Selon Eurostat, les Etats membres de l’Union ayant reçu le plus grand nombre de demandeurs d’asile en 2021 sont, en valeur absolue, l’Allemagne (190 545), la France (120 685), l’Espagne (65 295), l’Italie (53 610), l’Autriche (39 900) et la Grèce (28 355).

Qu’est-ce qu’un “dubliné” ?

Sauf dans le cas des demandes à la frontière, la première étape de la procédure est celle de l’enregistrement de la demande d’asile. Les empreintes digitales de la personne sont alors saisies et enregistrées dans la base de données européenne Eurodac.

Les autorités nationales peuvent vérifier si ces empreintes ont déjà été enregistrées dans un autre pays, auquel cas ce dernier sera généralement responsable de la demande. Le demandeur d’asile est alors placé en “procédure Dublin”, c’est-à-dire qu’il doit être renvoyé vers ce dernier pays. Ainsi, il est dit “dubliné”.

Depuis la mise en place d’Eurodac en 2003, des demandeurs d’asile en sont venus à s’infliger d’importantes blessures pour modifier leurs empreintes digitales. En 2009, le Haut-commissariat aux réfugiés de l’ONU cité dans le Monde diplomatique, constatait déjà que pour “éviter d’être renvoyés en Grèce ou ailleurs, des migrants et des demandeurs d’asile vont jusqu’à brûler le bout de leurs doigts avec des clous chauffés à blanc ou de l’acide sulfurique pour qu’ils ne puissent plus être identifiés via leurs empreintes digitales”.

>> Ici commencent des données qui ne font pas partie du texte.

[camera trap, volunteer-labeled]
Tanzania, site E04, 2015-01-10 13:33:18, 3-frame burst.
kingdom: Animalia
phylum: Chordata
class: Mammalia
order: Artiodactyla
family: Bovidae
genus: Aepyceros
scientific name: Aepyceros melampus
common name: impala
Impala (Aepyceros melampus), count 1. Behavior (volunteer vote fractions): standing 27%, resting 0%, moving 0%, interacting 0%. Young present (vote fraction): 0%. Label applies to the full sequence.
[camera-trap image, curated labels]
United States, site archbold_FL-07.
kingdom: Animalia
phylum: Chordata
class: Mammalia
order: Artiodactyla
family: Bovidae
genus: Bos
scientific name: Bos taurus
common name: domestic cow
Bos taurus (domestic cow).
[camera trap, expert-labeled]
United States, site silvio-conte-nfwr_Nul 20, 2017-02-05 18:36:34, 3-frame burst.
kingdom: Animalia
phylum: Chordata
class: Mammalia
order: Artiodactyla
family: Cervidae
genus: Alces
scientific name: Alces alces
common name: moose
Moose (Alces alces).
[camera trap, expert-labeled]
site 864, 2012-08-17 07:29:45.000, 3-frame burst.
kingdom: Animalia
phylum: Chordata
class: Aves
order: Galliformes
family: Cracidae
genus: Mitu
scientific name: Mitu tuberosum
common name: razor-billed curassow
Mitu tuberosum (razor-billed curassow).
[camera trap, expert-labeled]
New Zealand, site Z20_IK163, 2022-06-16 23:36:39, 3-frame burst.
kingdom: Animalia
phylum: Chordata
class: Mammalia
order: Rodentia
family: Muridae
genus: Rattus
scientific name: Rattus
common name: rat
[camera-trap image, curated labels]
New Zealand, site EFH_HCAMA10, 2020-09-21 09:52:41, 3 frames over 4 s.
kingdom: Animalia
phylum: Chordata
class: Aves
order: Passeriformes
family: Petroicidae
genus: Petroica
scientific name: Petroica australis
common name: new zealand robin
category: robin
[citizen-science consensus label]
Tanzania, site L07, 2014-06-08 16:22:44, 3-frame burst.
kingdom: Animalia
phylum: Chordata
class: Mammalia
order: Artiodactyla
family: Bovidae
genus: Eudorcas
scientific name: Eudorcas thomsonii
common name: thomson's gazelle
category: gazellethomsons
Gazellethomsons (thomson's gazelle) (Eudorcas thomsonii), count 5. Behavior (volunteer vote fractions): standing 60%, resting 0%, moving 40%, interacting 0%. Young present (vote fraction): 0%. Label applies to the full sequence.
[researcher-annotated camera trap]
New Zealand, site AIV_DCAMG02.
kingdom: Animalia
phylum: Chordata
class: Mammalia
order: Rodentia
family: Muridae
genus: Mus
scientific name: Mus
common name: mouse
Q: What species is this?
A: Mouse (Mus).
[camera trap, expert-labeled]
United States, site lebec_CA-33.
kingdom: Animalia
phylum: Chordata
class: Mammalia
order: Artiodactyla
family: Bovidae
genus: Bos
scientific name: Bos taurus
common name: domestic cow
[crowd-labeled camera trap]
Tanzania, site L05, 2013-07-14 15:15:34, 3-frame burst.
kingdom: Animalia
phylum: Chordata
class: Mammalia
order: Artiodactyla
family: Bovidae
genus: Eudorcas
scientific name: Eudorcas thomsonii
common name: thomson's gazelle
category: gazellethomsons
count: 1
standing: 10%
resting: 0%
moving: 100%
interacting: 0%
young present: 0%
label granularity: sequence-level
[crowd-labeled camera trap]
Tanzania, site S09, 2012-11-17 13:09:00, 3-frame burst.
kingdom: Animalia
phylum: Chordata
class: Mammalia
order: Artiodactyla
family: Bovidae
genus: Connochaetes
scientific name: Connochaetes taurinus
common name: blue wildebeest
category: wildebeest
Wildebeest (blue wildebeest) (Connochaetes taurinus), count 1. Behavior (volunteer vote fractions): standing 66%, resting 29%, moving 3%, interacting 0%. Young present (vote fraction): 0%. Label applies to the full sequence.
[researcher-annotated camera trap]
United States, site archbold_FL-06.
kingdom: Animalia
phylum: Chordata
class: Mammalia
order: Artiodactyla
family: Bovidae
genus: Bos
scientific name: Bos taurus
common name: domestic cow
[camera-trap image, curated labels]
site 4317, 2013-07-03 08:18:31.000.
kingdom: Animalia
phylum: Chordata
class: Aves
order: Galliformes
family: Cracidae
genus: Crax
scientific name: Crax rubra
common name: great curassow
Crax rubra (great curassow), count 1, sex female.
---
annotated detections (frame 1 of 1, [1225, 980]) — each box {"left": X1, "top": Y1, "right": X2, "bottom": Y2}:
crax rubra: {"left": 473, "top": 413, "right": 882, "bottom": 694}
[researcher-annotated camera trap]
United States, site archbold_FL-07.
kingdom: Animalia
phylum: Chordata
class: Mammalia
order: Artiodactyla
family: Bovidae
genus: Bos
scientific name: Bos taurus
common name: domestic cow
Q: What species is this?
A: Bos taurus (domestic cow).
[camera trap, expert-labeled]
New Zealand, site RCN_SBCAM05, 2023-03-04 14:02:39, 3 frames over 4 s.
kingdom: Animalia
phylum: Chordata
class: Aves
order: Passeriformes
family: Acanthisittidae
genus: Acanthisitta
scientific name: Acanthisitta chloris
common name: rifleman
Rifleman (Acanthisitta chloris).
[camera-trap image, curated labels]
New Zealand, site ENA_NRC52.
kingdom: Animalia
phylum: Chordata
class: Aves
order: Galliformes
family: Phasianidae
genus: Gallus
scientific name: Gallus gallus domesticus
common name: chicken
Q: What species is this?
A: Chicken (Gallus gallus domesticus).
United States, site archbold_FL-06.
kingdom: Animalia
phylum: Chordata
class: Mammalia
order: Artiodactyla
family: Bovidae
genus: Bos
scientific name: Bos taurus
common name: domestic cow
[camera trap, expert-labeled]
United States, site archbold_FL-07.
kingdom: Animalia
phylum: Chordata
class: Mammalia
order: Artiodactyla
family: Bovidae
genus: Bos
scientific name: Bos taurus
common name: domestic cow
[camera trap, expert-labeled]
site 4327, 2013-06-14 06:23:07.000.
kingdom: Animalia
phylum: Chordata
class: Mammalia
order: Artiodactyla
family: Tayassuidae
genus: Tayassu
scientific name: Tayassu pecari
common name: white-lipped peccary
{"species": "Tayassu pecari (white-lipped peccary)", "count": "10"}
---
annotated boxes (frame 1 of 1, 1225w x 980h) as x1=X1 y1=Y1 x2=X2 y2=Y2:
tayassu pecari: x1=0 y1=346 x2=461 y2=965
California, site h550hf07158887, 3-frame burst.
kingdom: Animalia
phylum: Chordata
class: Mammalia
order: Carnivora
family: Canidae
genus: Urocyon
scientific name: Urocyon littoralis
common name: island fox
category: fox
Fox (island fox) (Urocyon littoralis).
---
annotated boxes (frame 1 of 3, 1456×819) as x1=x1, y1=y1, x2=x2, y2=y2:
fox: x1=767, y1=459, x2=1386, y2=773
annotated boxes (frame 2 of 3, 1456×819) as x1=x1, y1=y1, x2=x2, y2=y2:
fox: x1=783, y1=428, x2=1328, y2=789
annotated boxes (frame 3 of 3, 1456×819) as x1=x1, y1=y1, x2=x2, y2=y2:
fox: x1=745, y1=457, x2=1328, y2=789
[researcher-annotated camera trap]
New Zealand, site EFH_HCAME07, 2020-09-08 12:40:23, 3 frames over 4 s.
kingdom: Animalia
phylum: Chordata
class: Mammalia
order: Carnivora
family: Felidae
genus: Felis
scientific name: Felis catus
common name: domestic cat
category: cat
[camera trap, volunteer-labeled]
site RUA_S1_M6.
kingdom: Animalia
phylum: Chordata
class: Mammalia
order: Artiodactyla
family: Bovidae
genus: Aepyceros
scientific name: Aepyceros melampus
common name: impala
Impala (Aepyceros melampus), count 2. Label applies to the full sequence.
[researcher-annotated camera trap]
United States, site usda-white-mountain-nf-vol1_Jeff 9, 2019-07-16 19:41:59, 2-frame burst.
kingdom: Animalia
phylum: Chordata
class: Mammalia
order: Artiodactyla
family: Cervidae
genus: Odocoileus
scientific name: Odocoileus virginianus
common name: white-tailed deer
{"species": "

Pourquoi la Commission européenne veut-elle “abolir” Dublin ?

A l’occasion de son discours sur l’état de l’Union prononcé à Bruxelles en septembre 2020, la présidente de la Commission européenne Ursula von der Leyen a annoncé vouloir “abolir” le règlement de Dublin.

De l’aveu même de la Commission européenne, le système actuel repose en très grande majorité sur un petit nombre d’Etats. Une “situation qui mettrait à rude épreuve les capacités de n’importe quel Etat membre”, reconnaît l’exécutif européen. Plus généralement, l’institution estime que le système de Dublin n’a pas été conçu pour assurer un partage “durable” des responsabilités liées au droit d’asile et qu’il n’est “pas viable” lors de périodes de crise comme celle survenue à l’été 2015.

A l’époque, la pression s’est accrue aux frontières extérieures de l’Union. La plupart des pays de l’UE, notamment ceux de première entrée (mais aussi d’autres comme l’Allemagne et la France), ont enregistré un plus grand nombre de demandes d’asile. L’Italie et la Grèce ont fait face à un afflux massif qu’elles ne sont pas parvenues à gérer, et ont dénoncé un manque de solidarité de la part de leurs partenaires européens.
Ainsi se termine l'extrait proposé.